The imagery of Islamic terrorists, on the other hand, has been engineered to do just the opposite: to disturb the western viewer, to show the grotesque chiral image of the sanitised night-vision missiles, redolent of outdated video games. That Islamic terrorists are feared at all by the West, that they have become the bogeyman du jour, is entirely due to their ability to disseminate brutal imagery. Social media is today replete with the latest atrocities committed by ISIS, spread by well-meaning people who want to raise awareness, instinctually feeling what the terrorists know all too well: if the images do not exist, neither do the events.

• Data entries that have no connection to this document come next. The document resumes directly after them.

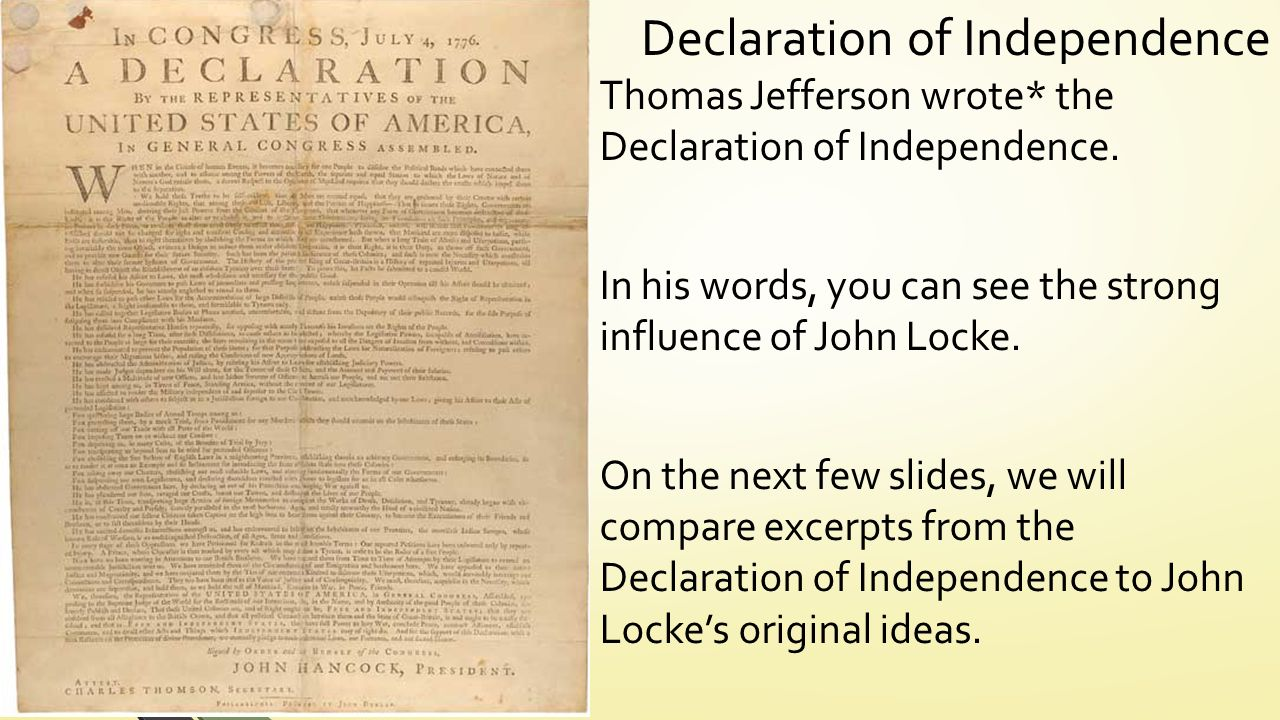 john locke and the declaration of A list of all the characters in the declaration of independence (1776) the the declaration of independence (1776) characters covered include: colonies , thomas jefferson , king of great britain , john locke , second continental congress , salutary neglect.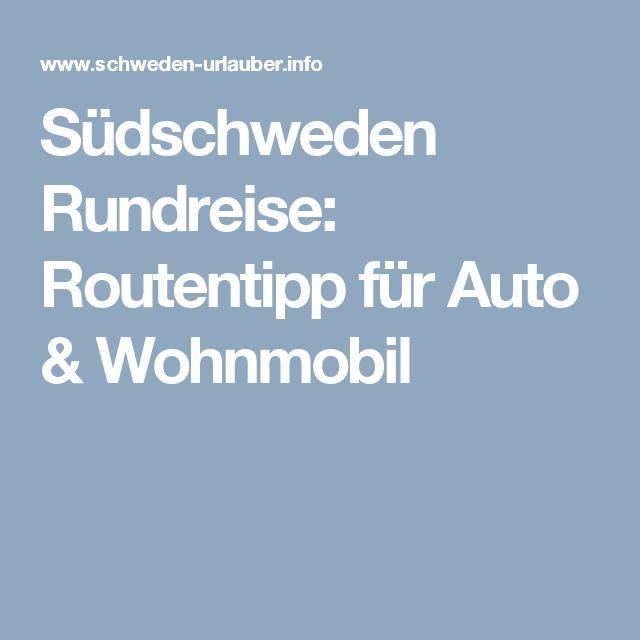 Südschweden Rundreise: Routentipp für Auto & Wohnmobil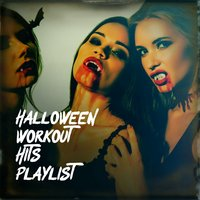 Halloween Workout Hits Playlist — Top 40, Workout Buddy, Running Music Workout, Running Music Workout, Workout Buddy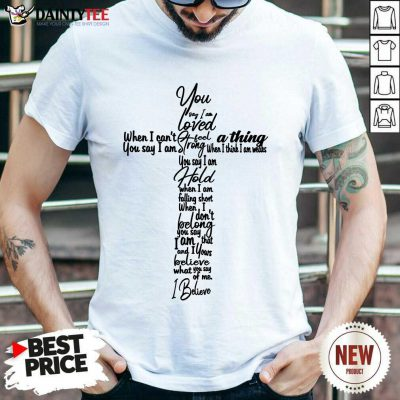 Cross You Say I Am Loved Shirt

But what this dichotomy of the sterile image and the grotesque image negates is a space for the Muslim to be seen, as they are either blurred out by the satellite image of an anonymising drone or drawn crudely in the image of a fundamentalist, there is no in-between. The individualism that all of advertising and most of contemporary western culture are built to promote is not something that the Muslim is allowed to aspire to, or to embody.
ii. language
A common riposte when Islamophobes are accused of racism is that the criticism is of a religion and not a race. But of course this is not the entire truth: we do not speak of Morocco, of Turkey, of Indonesia or Malaysia when we say “Muslims”. We only mean Arabs, and not all Arabs, but people from Saudi Arabia with their backward laws, or those in Iraq and Syria with their endless wars.
Similarly, when we speak of terrorism, we mean only terrorism of one variety: that perpetrated by Islamic fundamentalists. When, on February 18th 2010, a man flew a plane into the IRS building in Austin, Texas, after having written a manifesto criticising the US government and Western capitalism, leaving over a dozen people injured and one dead, an interview with the Austin Police Chief immediately aired to assuage viewers that this was, in fact, not an act of terrorism. To reiterate: a man flew a plane into a government building for political reasons and this was deemed to not be an act of terrorism. Indeed, the Department of Homeland Security echoed this sentiment in its statement: “At this time, we have no reason to believe there is a nexus to terrorist activity.” Do we genuinely believe this would still have been the case had the man’s name been Mohammad rather than Andrew?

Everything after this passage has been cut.